Where the entries below show "6.Tight screw to", begin there and print that line and all following lines exactly, through the last, omitting pictures.

(Saved entries)
Start of Block
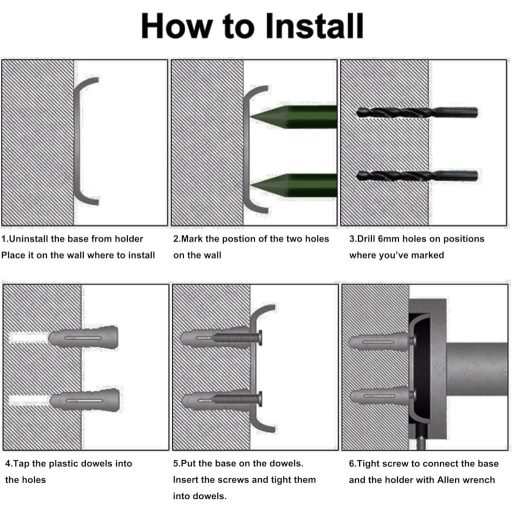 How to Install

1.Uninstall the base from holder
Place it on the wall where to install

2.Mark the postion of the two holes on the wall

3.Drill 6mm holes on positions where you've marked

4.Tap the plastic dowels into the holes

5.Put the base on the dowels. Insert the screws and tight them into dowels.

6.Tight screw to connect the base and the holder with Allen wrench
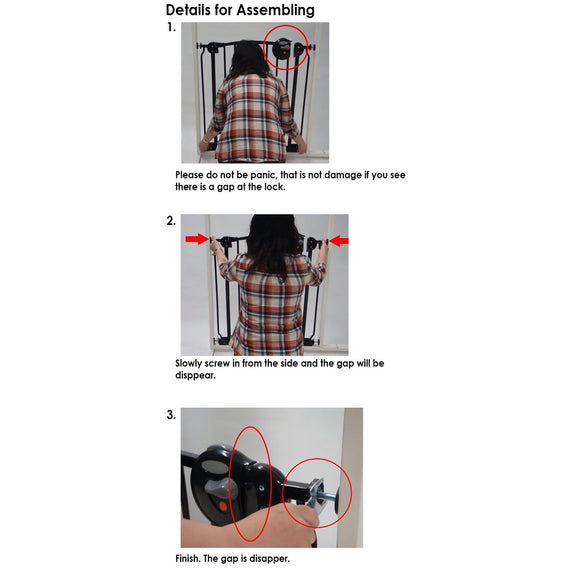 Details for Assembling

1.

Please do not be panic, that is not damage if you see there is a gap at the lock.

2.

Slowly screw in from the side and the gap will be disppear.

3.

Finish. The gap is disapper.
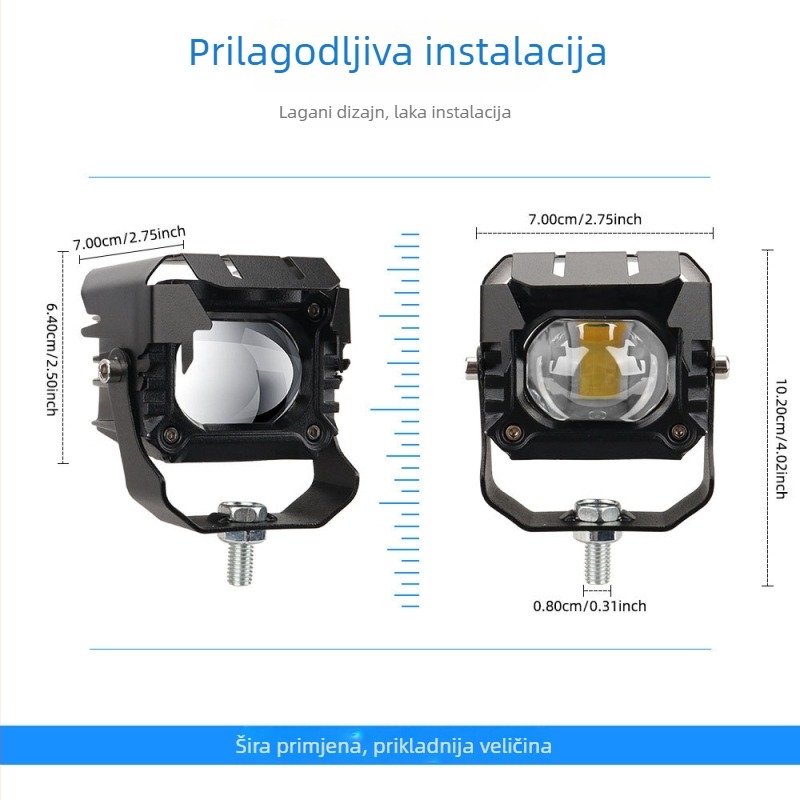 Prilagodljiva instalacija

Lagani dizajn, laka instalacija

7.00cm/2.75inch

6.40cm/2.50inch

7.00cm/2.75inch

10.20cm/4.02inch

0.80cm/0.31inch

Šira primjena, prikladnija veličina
End of Block
■ **ANSWER AREA**:
6.Tight screw to connect the base and the holder with Allen wrench
 Details for Assembling

1.

Please do not be panic, that is not damage if you see there is a gap at the lock.

2.

Slowly screw in from the side and the gap will be disppear.

3.

Finish. The gap is disapper.
 Prilagodljiva instalacija

Lagani dizajn, laka instalacija

7.00cm/2.75inch

6.40cm/2.50inch

7.00cm/2.75inch

10.20cm/4.02inch

0.80cm/0.31inch

Šira primjena, prikladnija veličina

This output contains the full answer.